Der Adrenalinstoß löste eine Kampf-oder-Flucht-Reaktion bei mir aus. Kurz zog ich in Erwägung, das Gaspedal durchzutreten, eine neue Identität anzunehmen, außer Landes zu fliehen und mich in einer Höhle irgendwo in den afghanischen Bergen zu verstecken.
Wie sollte ich für den Schaden aufkommen? Meine Selbstbeteiligung wäre hoch, zudem war gerade eine Mahnung meiner Versicherung ins Haus geflattert, weil mein letzter Beitrag ausstand. War ich überhaupt noch versichert? Rektorin Followhill würde mich lynchen.

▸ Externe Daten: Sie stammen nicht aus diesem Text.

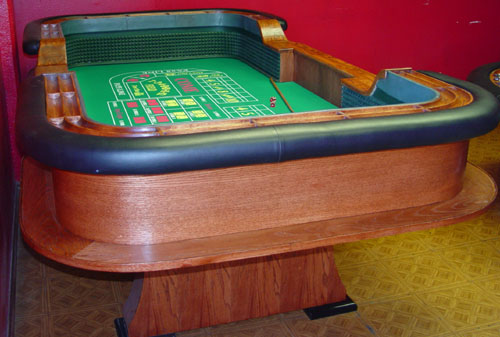 Casino craps table length
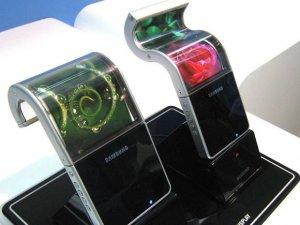 Samsung, 'neredeyse bitmiş' katlanabilir Galaxy X'i gösterdi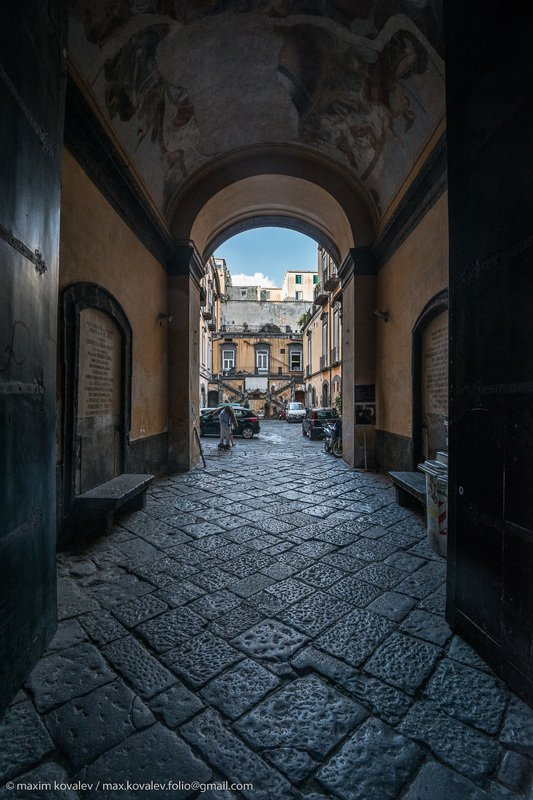 europe, italy, arch, court, gate, stone, yard, европа, италия, неаполь, арка, ворота, двор, дворик, камень старый дворик в Неаполе / old patio in Naplesphoto preview
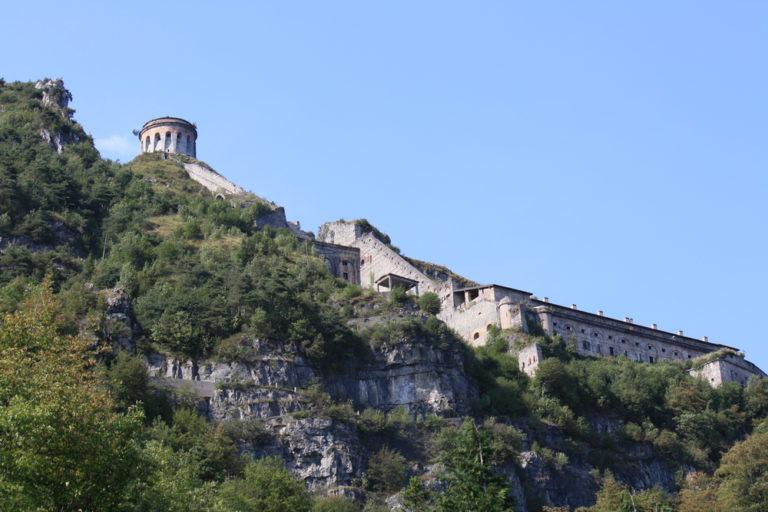 shutterstock 159099995 768x512 - Lago d'Idro in moto, viaggio tra le Alpi di Lombardia e Trentino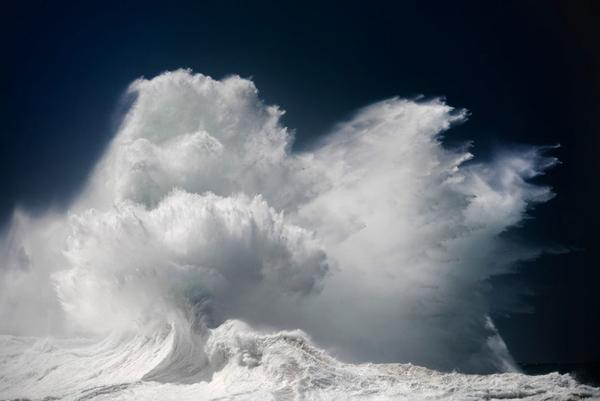 Australian Photographer Captures the Maelstrom of Gigantic Waves, and All You Can Say is WOW!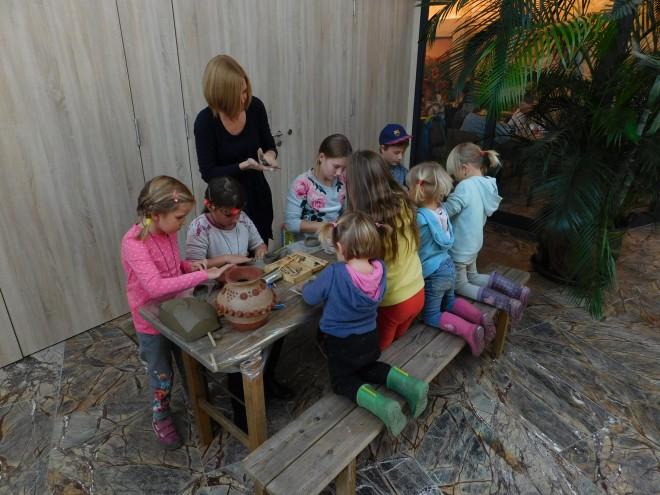 Beim Kinderprogramm konnten sich die jungen Besucher/innen austoben, Foto: UMJ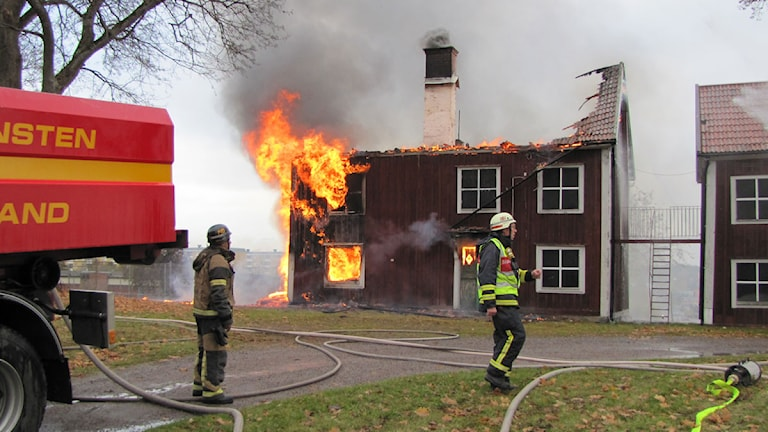 Branden på Hageby gård Foto: Viktor Levander / Sveriges Radio Östergötland
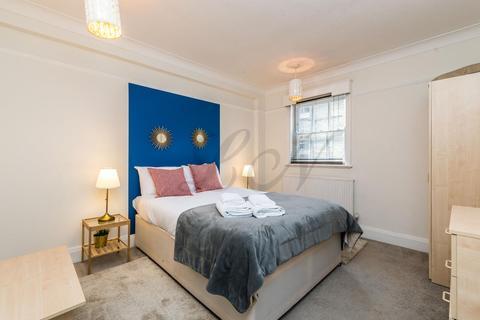 2 bedroom flat to rent - Tottenham Street, Fitzrovia, W1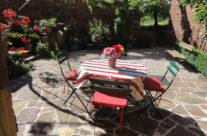 La table ronde de la terrasse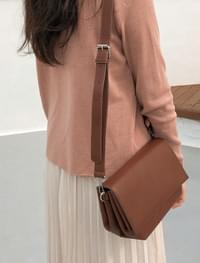 chic square shape bag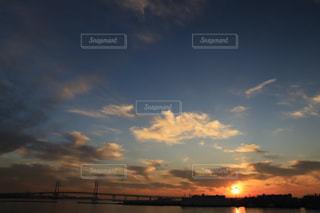 横浜の朝焼けの写真・画像素材[2414326]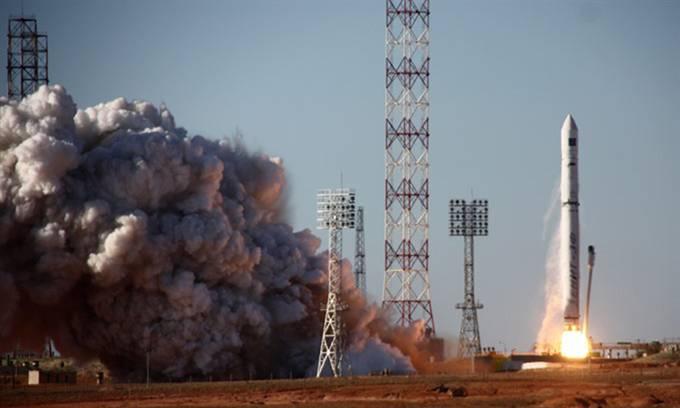 Tên lửa Nga vỡ vụn trên quỹ đạo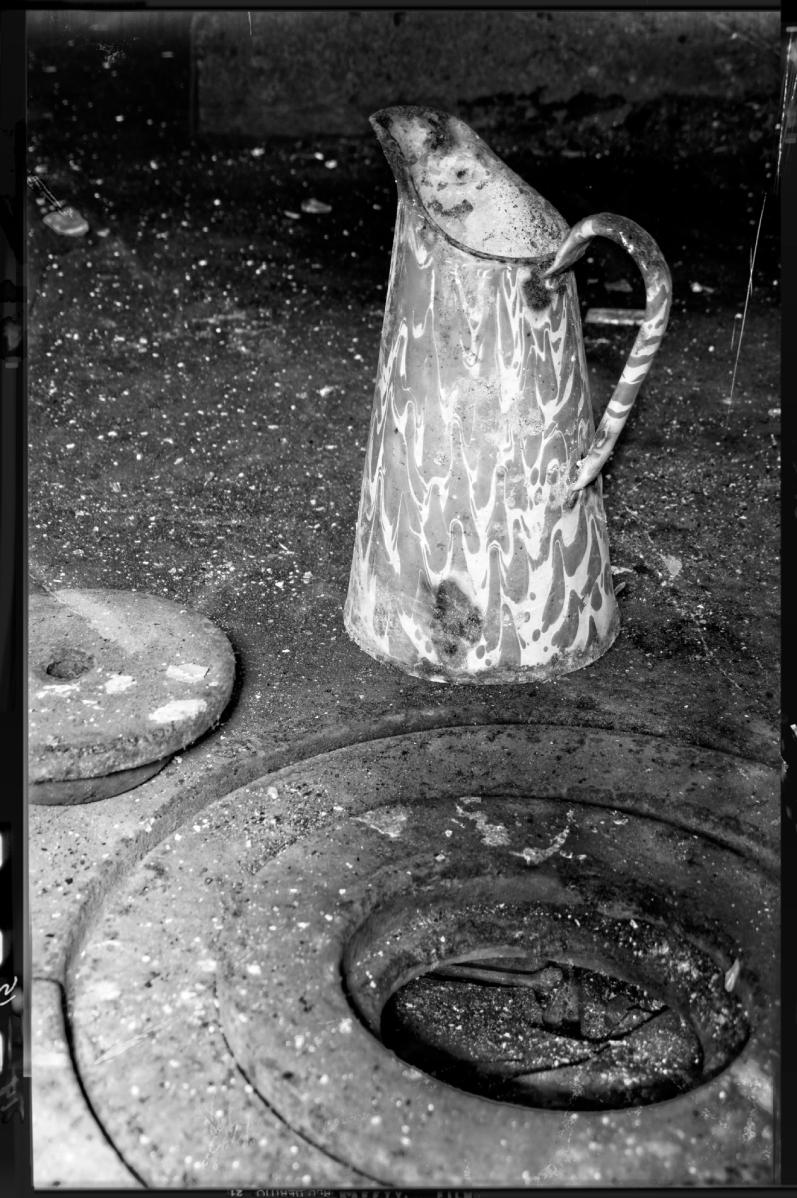 fourneaux et broc, manoir des trois colonnes, urbex, exploration urbaine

Ich nahm meinen ganzen Mut zusammen und stieg aus. Genau genommen durfte Jaimes kostbarer schwarzer Geländewagen gar nicht auf dem Lehrerparkplatz abgestellt werden. Andererseits kam Jaime Followhill aufgrund seines guten Aussehens, seines sozialen Status und seiner mächtigen Eltern mit allerlei Verbotenem ungestraft davon.
Ich ging zum Heck meines Wagens, das in das hintere Viertel der Seitenpaneele des Range Rovers gekracht war und darin eine Delle von der Größe Afrikas hinterlassen hatte.
Überflüssig zu erwähnen, dass die Situation jetzt nicht noch schlimmer werden konnte.
Aber ich irrte mich wieder.
Ich bückte mich und inspizierte den Schaden, ohne mich darum zu scheren, dass dabei mein knielanges braunes Kleid hochgewirbelt und mein neuer Spitzenslip enthüllt wurde. Es war niemand auf dem Parkplatz, der ihn sehen konnte, und ich würde ihn ganz sicher auch nicht heute Abend Mr Hotel Mama präsentieren.
»Oh nein, nein, nein …«, skandierte ich atemlos.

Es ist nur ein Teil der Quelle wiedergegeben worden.